TRECHO APRESENTADO =
___

Mas indo ao ponto, anteontem, a novela colocou no ar uma cena de estupro. O mocinho embriagado é assediado por uma personagem feminina. Ele diz não repetidas vezes, coloquei a imagem do print.  Ele tenta se esquivar, ela se joga em cima dele.  Ao fundo, ouvíamos a homilia do padre Tenório (Jayme Matarazzo), atormentado por sua paixão impossível por Olívia (Debora Ozório).  Achei de mau gosto mesmo.  Fora isso, a autora deu tons românticos para a cena colocando a partir de certo ponto o rapaz alcoolizado vendo o rosto da amada ao invés da mulher que o agarrara. A cena não deveria estar na novela. Ela não precisava estar lá. Ela não terá grande função na trama. Bastava colocar uma interrupção, o bebê da moça chorando e acabava ali. Ela poderia também interromper o assédio quando ele a chamasse de Isadora.  Havia várias formas e não romantizar um ato de violência.

Aguardei o capítulo de ontem para ver qual o desdobramento da cena e ele foi digno do primeiro livro de Bridgerton, não da série, que fique claro, e comentei o caso aqui.  A vítima, porque o homem neste caso era a vítima, foi levado a se sentir culpado.  Iolanda diz que ele gostou e que a usou.  Ao que aprece, a autora vai deixar a coisa assim.  Em 1944, não seria crime o que ocorreu entre os dois, hoje, trata-se de estupro de vulnerável, porque Davi estava embriagado e incapaz de reagir ao assédio ou escapar.  Ontem, como hoje, dificilmente um home  heterossexual iria denunciar um estupro, porque em nossa sociedade machista, ser atacado por uma mulher seria visto sorte, se a violência fosse praticada por um homem contra outro, a vítima se calaria para não ser vista como efeminada.

___

LISTAGEM DE REGISTROS =
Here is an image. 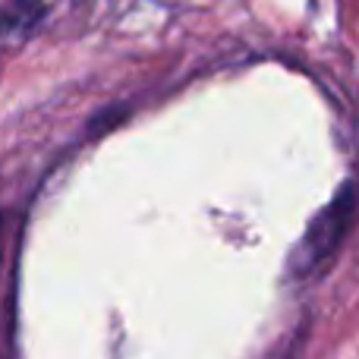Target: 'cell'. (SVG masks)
Here are the masks:
<instances>
[{"mask_svg":"<svg viewBox=\"0 0 359 359\" xmlns=\"http://www.w3.org/2000/svg\"><path fill=\"white\" fill-rule=\"evenodd\" d=\"M350 224H353V186L344 183L341 196L309 224L299 249L293 252V271L309 274V271H316V268L328 265V259L341 249Z\"/></svg>","mask_w":359,"mask_h":359,"instance_id":"obj_1","label":"cell"}]
</instances>
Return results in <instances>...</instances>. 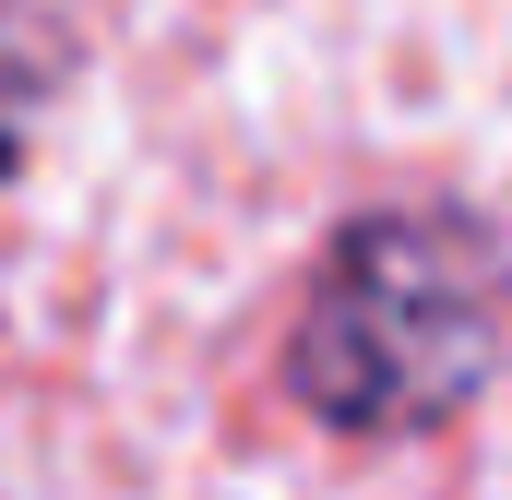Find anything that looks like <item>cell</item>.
Listing matches in <instances>:
<instances>
[{"label": "cell", "mask_w": 512, "mask_h": 500, "mask_svg": "<svg viewBox=\"0 0 512 500\" xmlns=\"http://www.w3.org/2000/svg\"><path fill=\"white\" fill-rule=\"evenodd\" d=\"M501 358L512 239L453 191H393L322 239L274 334V393L334 441H429L501 381Z\"/></svg>", "instance_id": "6da1fadb"}, {"label": "cell", "mask_w": 512, "mask_h": 500, "mask_svg": "<svg viewBox=\"0 0 512 500\" xmlns=\"http://www.w3.org/2000/svg\"><path fill=\"white\" fill-rule=\"evenodd\" d=\"M72 72H84L72 12H60V0H0V179H24L48 108L72 96Z\"/></svg>", "instance_id": "7a4b0ae2"}]
</instances>
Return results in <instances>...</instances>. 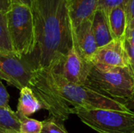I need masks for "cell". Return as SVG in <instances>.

___

INSTRUÇÃO 1 = Resuma em duas frases o trecho sobre a cena da novela.
INSTRUÇÃO 2 = Transcreva do trecho sobre a cena da novela a parte que começa em "Mas indo ao" e termina em "ato de violência.".
INSTRUÇÃO 3 = Segundo o trecho sobre a cena da novela, por que o que ocorreu entre os dois seria hoje considerado estupro de vulnerável?

RESPOSTA DO EXERCÍCIO 1 = O trecho critica uma cena de estupro exibida na novela, em que o mocinho embriagado diz não repetidas vezes enquanto é assediado por uma personagem feminina, e afirma que a autora romantizou o ato e que a cena não deveria estar na trama. No capítulo seguinte, a vítima foi levada a se sentir culpada, e o texto observa que hoje o ocorrido seria estupro de vulnerável, porque Davi estava embriagado e incapaz de reagir ao assédio ou escapar.

RESPOSTA DO EXERCÍCIO 2 =
Mas indo ao ponto, anteontem, a novela colocou no ar uma cena de estupro. O mocinho embriagado é assediado por uma personagem feminina. Ele diz não repetidas vezes, coloquei a imagem do print.  Ele tenta se esquivar, ela se joga em cima dele.  Ao fundo, ouvíamos a homilia do padre Tenório (Jayme Matarazzo), atormentado por sua paixão impossível por Olívia (Debora Ozório).  Achei de mau gosto mesmo.  Fora isso, a autora deu tons românticos para a cena colocando a partir de certo ponto o rapaz alcoolizado vendo o rosto da amada ao invés da mulher que o agarrara. A cena não deveria estar na novela. Ela não precisava estar lá. Ela não terá grande função na trama. Bastava colocar uma interrupção, o bebê da moça chorando e acabava ali. Ela poderia também interromper o assédio quando ele a chamasse de Isadora.  Havia várias formas e não romantizar um ato de violência.

RESPOSTA DO EXERCÍCIO 3 = Porque Davi estava embriagado e incapaz de reagir ao assédio ou escapar.